#### TASK DESCRIPTION:
Output the lines below without any changes, from the line containing "Can you tell" through the last line, both included.

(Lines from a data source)
* * * * * * *
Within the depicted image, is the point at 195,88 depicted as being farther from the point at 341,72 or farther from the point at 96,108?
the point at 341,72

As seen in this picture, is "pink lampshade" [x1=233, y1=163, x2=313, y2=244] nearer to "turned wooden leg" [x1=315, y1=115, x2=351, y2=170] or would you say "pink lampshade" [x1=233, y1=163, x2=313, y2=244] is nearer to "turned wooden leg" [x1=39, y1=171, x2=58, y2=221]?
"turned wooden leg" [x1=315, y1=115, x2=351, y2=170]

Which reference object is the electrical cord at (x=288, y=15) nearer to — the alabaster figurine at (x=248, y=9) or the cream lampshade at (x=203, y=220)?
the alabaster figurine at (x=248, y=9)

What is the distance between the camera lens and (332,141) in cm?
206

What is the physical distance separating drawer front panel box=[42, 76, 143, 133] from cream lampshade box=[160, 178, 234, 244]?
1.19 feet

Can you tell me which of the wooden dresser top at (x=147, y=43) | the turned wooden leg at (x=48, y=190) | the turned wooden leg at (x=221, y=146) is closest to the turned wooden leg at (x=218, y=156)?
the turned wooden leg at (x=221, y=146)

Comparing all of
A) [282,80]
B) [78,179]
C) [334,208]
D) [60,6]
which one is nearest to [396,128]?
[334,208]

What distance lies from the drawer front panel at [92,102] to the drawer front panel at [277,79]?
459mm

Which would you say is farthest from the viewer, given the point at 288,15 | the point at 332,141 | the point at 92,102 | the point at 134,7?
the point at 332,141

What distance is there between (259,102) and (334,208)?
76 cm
* * * * * * *
#### THE REPLY:
Can you tell me which of the wooden dresser top at (x=147, y=43) | the turned wooden leg at (x=48, y=190) | the turned wooden leg at (x=221, y=146) is closest to the turned wooden leg at (x=218, y=156)?
the turned wooden leg at (x=221, y=146)

Comparing all of
A) [282,80]
B) [78,179]
C) [334,208]
D) [60,6]
which one is nearest to [396,128]?
[334,208]

What distance lies from the drawer front panel at [92,102] to the drawer front panel at [277,79]?
459mm

Which would you say is farthest from the viewer, given the point at 288,15 | the point at 332,141 | the point at 92,102 | the point at 134,7?
the point at 332,141

What distance is there between (259,102) and (334,208)?
76 cm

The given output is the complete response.